Ever since her transformation, her perfect life had crumbled to dust.

She’d taken five days off work. With weekends, she had seven days of hiding. But Monday was D-day. More leave would trigger a call from the CEO. Lost wages were nothing compared to losing her job—the only thing keeping her family afloat. Where would she go then?

How could she face the world? If she revealed her true identity after becoming a woman, her fifteen-year career would evaporate. Her old life would be erased. But if she confessed the full truth—a healthy man transformed overnight into a woman—she feared being dragged off for dissection by some mad lab.

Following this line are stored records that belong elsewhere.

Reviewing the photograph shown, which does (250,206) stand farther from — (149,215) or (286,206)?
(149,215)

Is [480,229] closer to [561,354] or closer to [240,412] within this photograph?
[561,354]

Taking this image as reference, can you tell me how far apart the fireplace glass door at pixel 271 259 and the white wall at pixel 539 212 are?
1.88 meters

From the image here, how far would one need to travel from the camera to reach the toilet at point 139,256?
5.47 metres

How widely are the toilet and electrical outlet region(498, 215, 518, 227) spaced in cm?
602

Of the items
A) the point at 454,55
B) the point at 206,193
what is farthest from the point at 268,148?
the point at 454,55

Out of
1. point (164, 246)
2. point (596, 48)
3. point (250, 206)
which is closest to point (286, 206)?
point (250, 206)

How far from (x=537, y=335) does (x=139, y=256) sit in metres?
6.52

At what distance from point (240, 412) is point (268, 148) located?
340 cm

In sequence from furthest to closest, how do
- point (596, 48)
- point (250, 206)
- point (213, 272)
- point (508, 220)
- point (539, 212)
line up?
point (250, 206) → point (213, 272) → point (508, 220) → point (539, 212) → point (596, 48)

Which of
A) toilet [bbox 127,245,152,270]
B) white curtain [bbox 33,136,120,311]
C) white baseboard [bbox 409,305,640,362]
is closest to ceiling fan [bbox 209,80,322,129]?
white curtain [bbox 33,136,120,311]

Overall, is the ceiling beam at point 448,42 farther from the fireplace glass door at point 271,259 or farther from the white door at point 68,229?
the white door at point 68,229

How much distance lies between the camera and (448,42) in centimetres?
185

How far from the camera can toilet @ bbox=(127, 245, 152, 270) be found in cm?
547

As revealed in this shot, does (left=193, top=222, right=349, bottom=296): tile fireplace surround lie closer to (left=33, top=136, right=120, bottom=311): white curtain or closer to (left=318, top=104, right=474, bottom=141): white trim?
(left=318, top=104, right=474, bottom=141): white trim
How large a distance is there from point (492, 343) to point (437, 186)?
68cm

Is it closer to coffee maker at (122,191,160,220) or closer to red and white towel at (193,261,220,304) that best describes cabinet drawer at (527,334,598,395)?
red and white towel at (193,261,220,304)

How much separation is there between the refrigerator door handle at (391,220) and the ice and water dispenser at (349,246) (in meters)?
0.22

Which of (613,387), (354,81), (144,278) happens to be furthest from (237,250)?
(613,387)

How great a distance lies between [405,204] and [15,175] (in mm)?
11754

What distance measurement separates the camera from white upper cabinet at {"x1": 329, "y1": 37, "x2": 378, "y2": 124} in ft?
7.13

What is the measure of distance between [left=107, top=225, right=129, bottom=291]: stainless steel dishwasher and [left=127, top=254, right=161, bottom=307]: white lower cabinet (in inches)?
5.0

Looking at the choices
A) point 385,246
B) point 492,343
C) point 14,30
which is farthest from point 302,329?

As she aged, Jianglai craved routine. Change terrified her. Faced with this impossible choice, she chose oblivion.

*Just get drunk. Stop thinking.*

She glared at the high-proof vodka before her. No glass. She lifted the bottle to gulp it straight down.

A hand suddenly blocked her view. Slender fingers, sharp knuckles, pressed the bottle back down.

Jianglai blinked up, dazed by alcohol. Her eyes swam. She reached clumsily for the bottle—and missed. Only a firm grip on her arm kept her from tumbling off the stool.

"Drinking alone is no fun~"

The woman’s voice stretched like warm taffy. She leaned closer, her whisper soft as cotton candy. Her gaze dropped instinctively to Jianglai’s hand on her arm—long fingers, elegant bones, nails faintly pink like pearl. *Surprising. She’s the submissive one.*

She’d watched Jianglai all night: that shadowed gaze heavy with sorrow and intoxication. She’d braced for resistance. But this? This was easier than expected. Her voice dripped with champagne-bubble sweetness, spilling over with promise.

"Let me buy you a drink?"

Maybe the dim light blurred reality. Maybe the vodka fogged her mind. Jianglai’s lashes fluttered as she studied the woman. *She’s female…*

Jianglai trusted women implicitly. Her world revolved around three: her late wife, her beloved daughter, and her sister-in-law—the one she’d failed most.

This bar *was* odd. No male patrons. Not even male bartenders. But that was fine. Safer. She could finally breathe.

Crossing that invisible line, Jianglai nodded—as if bewitched.

She didn’t know this single nod was her first step into the abyss. Her first betrayal of her wife.